In [1]: import locale, string

In [2]: from decimal import Decimal

In [3]: n = ['$1,234.56','-$1,234.56','($1,234.56)', '$ -1,234.56']

In [4]: tbl = string.maketrans('(','-')

In [5]: %timeit -n10000 [locale.atof( x.translate(tbl, '$)')) for x in n]
10000 loops, best of 3: 31.9 æs per loop

In [6]: %timeit -n10000 [Decimal( x.translate(tbl, '$,)')) for x in n]
10000 loops, best of 3: 21 æs per loop

In [7]: %timeit -n10000 [float( x.replace('(','-').translate(None, '$,)')) for x in n]
10000 loops, best of 3: 3.49 æs per loop

In [8]: %timeit -n10000 [float( x.translate(tbl, '$,)')) for x in n]
10000 loops, best of 3: 2.19 æs per loop

请注意，必须从 float()/Decimal() 中删除逗号。带翻译表的replace() 或translate() 可用于将开头( 转换为-，翻译稍快一些。float() 最快10-15 倍，但缺乏精度，可能会出现区域设置问题。Decimal( ）具有精度，并且比 locale.atof() 快 50%，但也存在区域设置问题。 locale.atof() 是最慢的，但最通用。

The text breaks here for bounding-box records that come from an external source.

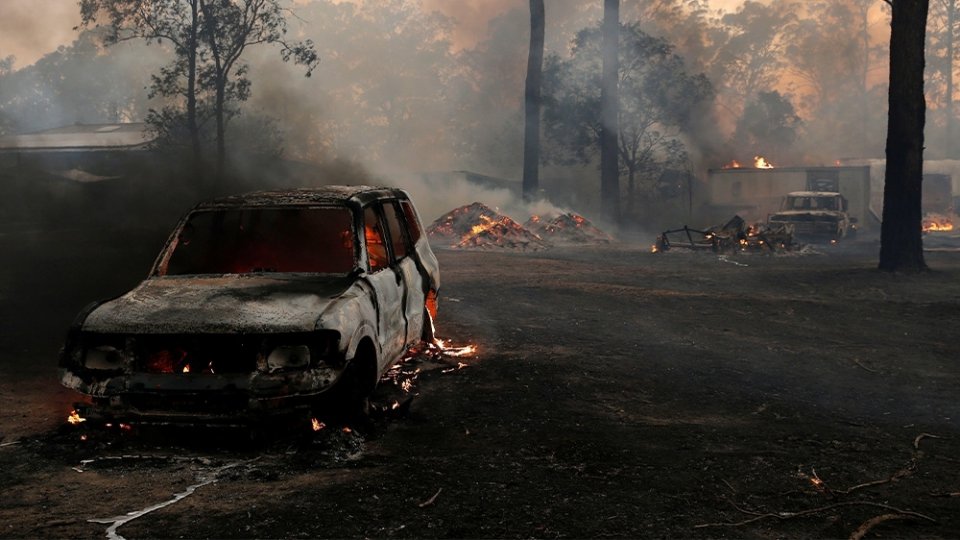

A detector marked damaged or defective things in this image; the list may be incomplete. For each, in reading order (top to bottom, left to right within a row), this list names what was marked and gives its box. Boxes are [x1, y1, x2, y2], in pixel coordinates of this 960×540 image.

charred car frame [56, 186, 438, 426]
second burned vehicle [56, 187, 438, 426]
burned vehicle [62, 188, 444, 424]
destroyed suv [62, 187, 444, 426]
burned vehicle [768, 191, 860, 239]
destroyed suv [768, 191, 860, 239]
second burned vehicle [768, 190, 860, 240]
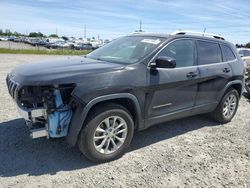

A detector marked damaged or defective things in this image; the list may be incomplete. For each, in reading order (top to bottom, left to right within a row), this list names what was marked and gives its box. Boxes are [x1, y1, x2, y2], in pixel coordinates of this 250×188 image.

damaged front end [6, 74, 74, 138]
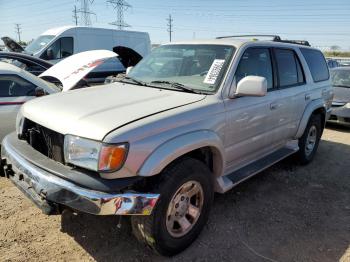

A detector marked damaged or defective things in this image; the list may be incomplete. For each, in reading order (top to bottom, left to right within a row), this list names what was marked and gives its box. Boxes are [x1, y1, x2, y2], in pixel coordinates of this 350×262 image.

damaged front bumper [0, 134, 159, 216]
cracked headlight [63, 135, 128, 172]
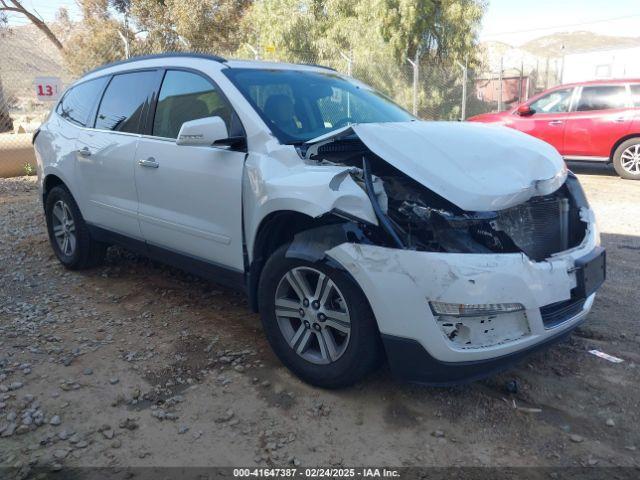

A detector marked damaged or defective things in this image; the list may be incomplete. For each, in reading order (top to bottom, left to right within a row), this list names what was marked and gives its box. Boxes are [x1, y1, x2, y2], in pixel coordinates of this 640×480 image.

damaged white suv [33, 54, 604, 388]
crumpled hood [308, 121, 568, 211]
cracked bumper [328, 220, 604, 382]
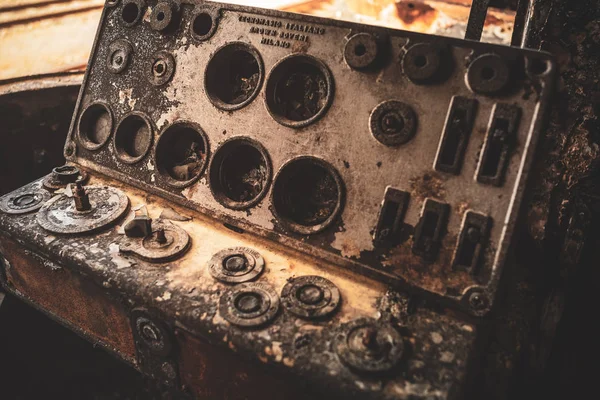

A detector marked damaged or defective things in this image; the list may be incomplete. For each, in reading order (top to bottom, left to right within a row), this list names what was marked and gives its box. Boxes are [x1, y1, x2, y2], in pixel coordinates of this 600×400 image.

corroded screw [73, 182, 91, 212]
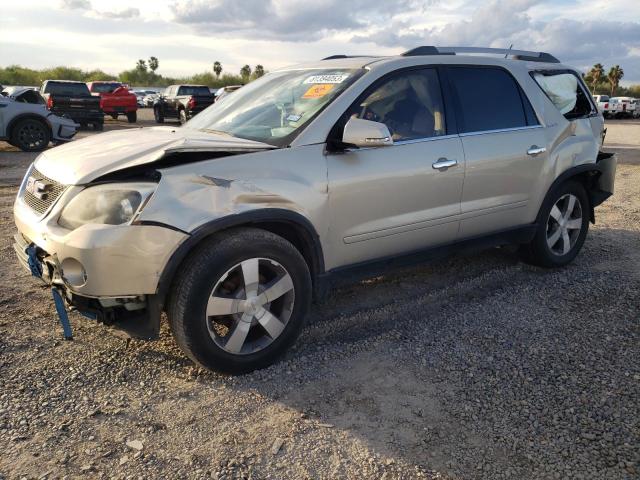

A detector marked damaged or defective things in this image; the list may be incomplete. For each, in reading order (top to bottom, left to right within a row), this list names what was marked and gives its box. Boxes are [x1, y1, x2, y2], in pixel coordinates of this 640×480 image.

crumpled hood [34, 125, 276, 186]
damaged suv [13, 47, 616, 374]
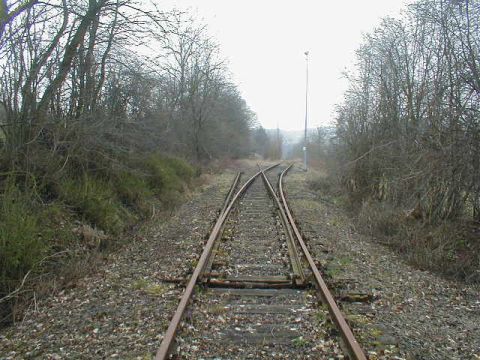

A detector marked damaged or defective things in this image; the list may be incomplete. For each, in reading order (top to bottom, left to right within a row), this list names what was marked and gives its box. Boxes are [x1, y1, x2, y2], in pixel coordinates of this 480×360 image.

rusty railway track [156, 164, 366, 360]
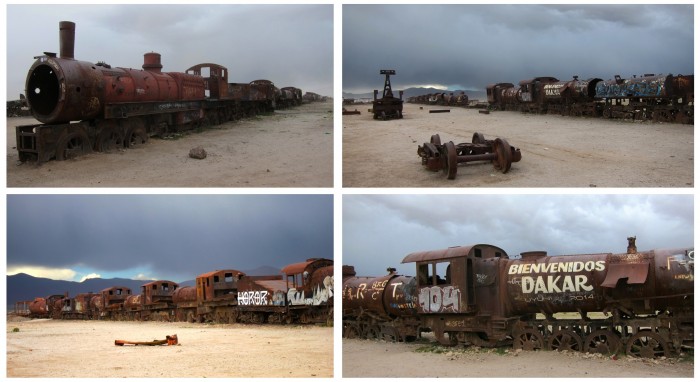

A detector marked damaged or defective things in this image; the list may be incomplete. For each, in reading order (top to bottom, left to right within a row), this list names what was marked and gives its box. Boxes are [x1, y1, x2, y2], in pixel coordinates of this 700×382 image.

编辑：新的 str.translate API（字符）映射到 None 从 str.translate 函数移至翻译表）

In [1]: import locale, string
        from decimal import Decimal

        locale.setlocale(locale.LC_ALL, '')

        n = ['$1,234.56','-$1,234.56','($1,234.56)', '$ -1,234.56']

In [2]: tbl = str.maketrans('(', '-', '$)')
        %timeit -n10000 [locale.atof( x.translate(tbl)) for x in n]
18 µs ± 296 ns per loop (mean ± std. dev. of 7 runs, 10000 loops each)

In [3]: tbl2 = str.maketrans('(', '-', '$,)')
        %timeit -n10000 [Decimal( x.translate(tbl2)) for x in n]
3.77 µs ± 50.8 ns per loop (mean ± std. dev. of 7 runs, 10000 loops each)

In [4]: %timeit -n10000 [float( x.translate(tbl2)) for x in n]
3.13 µs ± 66.3 ns per loop (mean ± std. dev. of 7 runs, 10000 loops each)

In [5]: tbl3 = str.maketrans('', '', '$,)')
        %timeit -n10000 [float( x.replace('(','-').translate(tbl3)) for x in n]
3.51 µs ± 84.8 ns per loop (mean ± std. dev. of 7 runs, 10000 loops each)

Expanding to include negative numbers in parentheses:

In [1]: import locale, string

In [2]: from decimal import Decimal

In [3]: n = ['$1,234.56','-$1,234.56','($1,234.56)', '$ -1,234.56']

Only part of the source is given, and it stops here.